▶ **Extracted text**
Afro-Latina seeks the Costa Rican Presidency

Afro-Latina, Epsy Campbell Barr, is seeking the Costa Rican Presidency. If she wins she will be the first Afro-Latina to serve as President of a Country. Her bid differs from any other attempt from previous female candidates because she has the possibility to run as candidate of the top opposition party.

Epsy Campbell Barr, born in 1963, is of Jamaican and native Costa Rican descent. Her grandparents were a part of the great migration of Jamaican immigrants in the 1900s. She grew up in Costa Rican primary schools and attended the University of Costa Rica and Regional Headquarters of the Limon province to obtain her Bachelor’s Degree. Around this time she also became a mother. Campbell Barr holds a Master’s degree in Development Cooperation.



Campbell’s political career began in 1996, when she founded the Women’s Forum for Central American Integration of the Network of Afro-Caribbean and Afro-Latin Women. She has also served on various organizations such as the Center for Women of African Descent and the Black Parliaments of the Americas, but her place on the national scale was cemented she served as Vice Presidential Candidate for the Partido Acción Ciudadana or the Citizen Action Party (PAC) in 2006.

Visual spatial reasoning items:
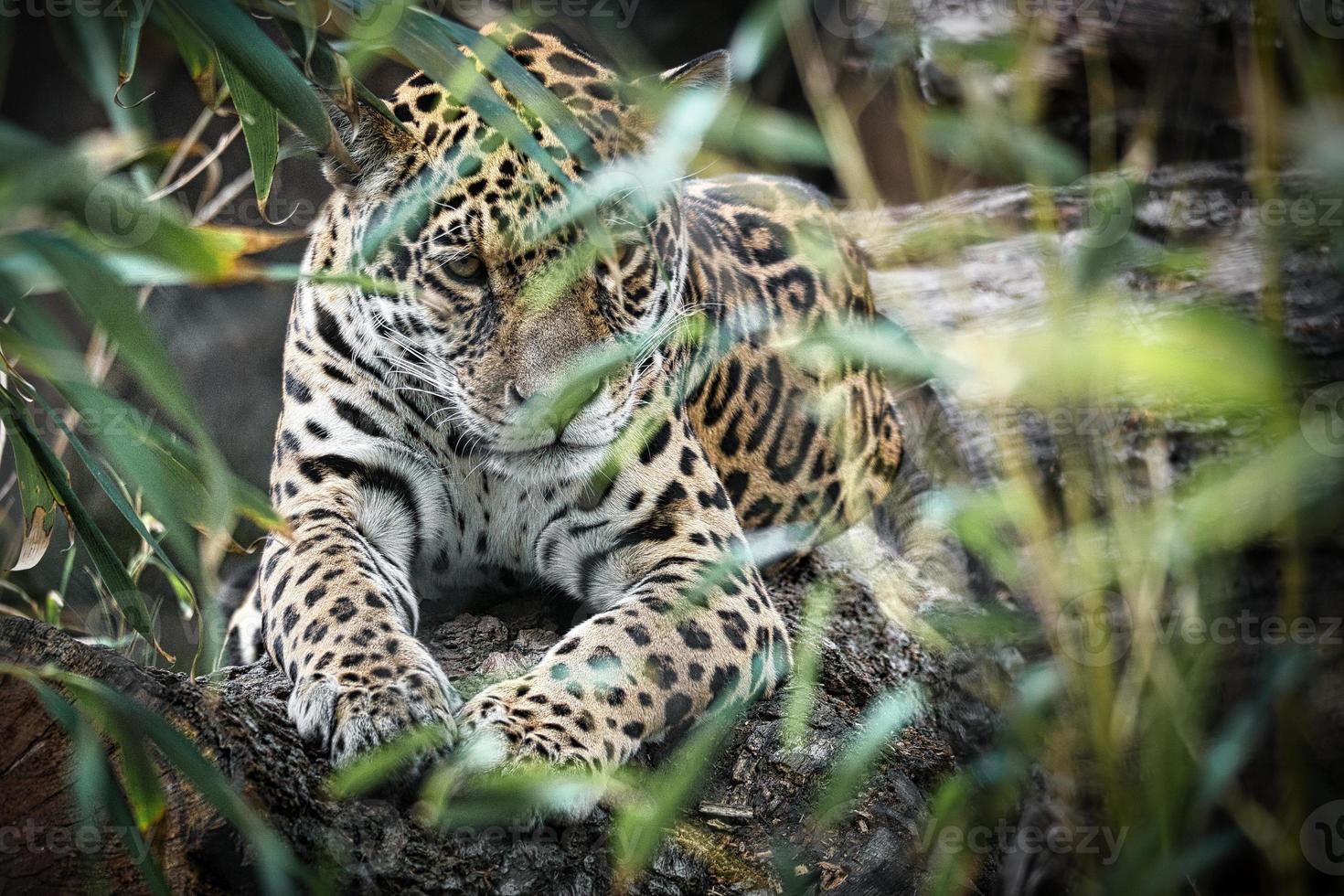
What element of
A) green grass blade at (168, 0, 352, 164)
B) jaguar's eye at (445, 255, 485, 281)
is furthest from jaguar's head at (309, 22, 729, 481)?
green grass blade at (168, 0, 352, 164)

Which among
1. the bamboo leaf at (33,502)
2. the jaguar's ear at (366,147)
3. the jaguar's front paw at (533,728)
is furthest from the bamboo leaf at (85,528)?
the jaguar's ear at (366,147)

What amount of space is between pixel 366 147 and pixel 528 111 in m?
0.55

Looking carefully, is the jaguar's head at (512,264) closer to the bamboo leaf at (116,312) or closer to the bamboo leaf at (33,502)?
the bamboo leaf at (33,502)

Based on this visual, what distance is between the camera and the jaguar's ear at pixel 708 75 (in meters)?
3.69

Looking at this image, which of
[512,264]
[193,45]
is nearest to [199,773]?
[193,45]

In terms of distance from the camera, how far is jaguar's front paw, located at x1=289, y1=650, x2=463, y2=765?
2721mm

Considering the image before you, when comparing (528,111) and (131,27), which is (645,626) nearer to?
(528,111)

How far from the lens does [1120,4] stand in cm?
661

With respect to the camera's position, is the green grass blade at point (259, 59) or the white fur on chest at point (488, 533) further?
the white fur on chest at point (488, 533)

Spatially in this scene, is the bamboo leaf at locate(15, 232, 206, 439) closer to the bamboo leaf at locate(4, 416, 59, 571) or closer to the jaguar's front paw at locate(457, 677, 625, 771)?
the bamboo leaf at locate(4, 416, 59, 571)

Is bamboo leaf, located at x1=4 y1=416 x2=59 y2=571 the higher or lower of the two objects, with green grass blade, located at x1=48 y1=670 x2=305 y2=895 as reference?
higher

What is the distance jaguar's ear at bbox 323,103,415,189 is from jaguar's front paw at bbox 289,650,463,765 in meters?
1.51

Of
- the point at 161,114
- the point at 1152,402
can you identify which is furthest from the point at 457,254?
the point at 161,114

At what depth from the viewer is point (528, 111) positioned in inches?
134
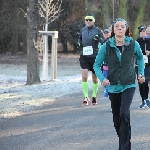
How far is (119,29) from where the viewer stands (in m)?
6.60

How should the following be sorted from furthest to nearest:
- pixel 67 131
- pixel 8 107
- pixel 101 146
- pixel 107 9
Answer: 1. pixel 107 9
2. pixel 8 107
3. pixel 67 131
4. pixel 101 146

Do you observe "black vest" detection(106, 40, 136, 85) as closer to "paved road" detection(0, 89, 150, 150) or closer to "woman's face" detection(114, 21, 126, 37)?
"woman's face" detection(114, 21, 126, 37)

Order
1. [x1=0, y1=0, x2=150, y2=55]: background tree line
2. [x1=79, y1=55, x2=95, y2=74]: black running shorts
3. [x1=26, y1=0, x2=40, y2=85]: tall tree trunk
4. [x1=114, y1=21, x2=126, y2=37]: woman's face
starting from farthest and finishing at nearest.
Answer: [x1=0, y1=0, x2=150, y2=55]: background tree line < [x1=26, y1=0, x2=40, y2=85]: tall tree trunk < [x1=79, y1=55, x2=95, y2=74]: black running shorts < [x1=114, y1=21, x2=126, y2=37]: woman's face

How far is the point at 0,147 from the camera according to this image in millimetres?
7102

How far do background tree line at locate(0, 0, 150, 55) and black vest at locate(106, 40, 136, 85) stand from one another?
87.0 ft

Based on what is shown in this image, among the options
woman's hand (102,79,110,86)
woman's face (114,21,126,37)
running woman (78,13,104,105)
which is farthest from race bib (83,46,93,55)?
woman's hand (102,79,110,86)

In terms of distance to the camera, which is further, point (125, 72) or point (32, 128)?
point (32, 128)

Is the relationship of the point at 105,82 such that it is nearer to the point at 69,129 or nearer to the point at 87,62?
the point at 69,129

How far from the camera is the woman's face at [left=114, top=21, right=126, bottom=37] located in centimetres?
656

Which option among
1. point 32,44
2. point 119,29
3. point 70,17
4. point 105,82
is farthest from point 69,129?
point 70,17

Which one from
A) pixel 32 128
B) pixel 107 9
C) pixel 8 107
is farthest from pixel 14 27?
pixel 32 128

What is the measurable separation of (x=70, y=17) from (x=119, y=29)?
1697 inches

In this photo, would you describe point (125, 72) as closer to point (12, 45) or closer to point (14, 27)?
point (14, 27)

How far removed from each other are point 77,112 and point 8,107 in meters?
1.81
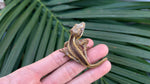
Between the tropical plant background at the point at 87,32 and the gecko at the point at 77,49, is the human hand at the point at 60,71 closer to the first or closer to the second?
the gecko at the point at 77,49

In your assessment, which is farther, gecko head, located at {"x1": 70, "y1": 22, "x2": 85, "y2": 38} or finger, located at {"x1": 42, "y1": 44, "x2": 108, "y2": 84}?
gecko head, located at {"x1": 70, "y1": 22, "x2": 85, "y2": 38}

▶ **Exercise set**
1/ Present the rows as a numbered list with blank lines omitted, beginning at the line that contains "Between the tropical" and ending with the last line of the rows.
2/ Write a continuation of the text on Epsy Campbell Barr's bid for the Costa Rican presidency, starting after its final sentence.

▶ **Written answers**
1/
1. Between the tropical plant background at the point at 87,32 and the gecko at the point at 77,49, is the human hand at the point at 60,71 closer to the first or closer to the second?
2. the gecko at the point at 77,49
3. In your assessment, which is farther, gecko head, located at {"x1": 70, "y1": 22, "x2": 85, "y2": 38} or finger, located at {"x1": 42, "y1": 44, "x2": 108, "y2": 84}?
4. gecko head, located at {"x1": 70, "y1": 22, "x2": 85, "y2": 38}

2/
In 2006, PAC, which is the nation’s second largest political party, almost secured the Costa Rican Presidency with the Ottón Solís and Epsy Cambell Barr ticket. The 2006 Solís-Campbell ticket barely lost the presidency to Oscar Arias and the Partido Liberación Nacional (PLN/National Liberation Party) by a margin of as little as one to two percent. She ran for Presidential candidate of PAC in 2010, but lost to Ottón Solís, who lost to current Costa Rican President, Laura Chinchilla. Chinchilla is the first Female President for Costa Rica.

Now she is running as Presidential Candidate for PAC again. Campbell, who is currently running her campaign in grassroots efforts similar that of Barack Obama’s, is not running against Ottón Solís but against several others, who include Juan Carlos Mendoza, Rónald Solís, and Luis Guillermo Solís. A vote on who will be PAC’s presidential candidate will take place on July 21st. The winner will then take on other Presidential candidates on in February 2014.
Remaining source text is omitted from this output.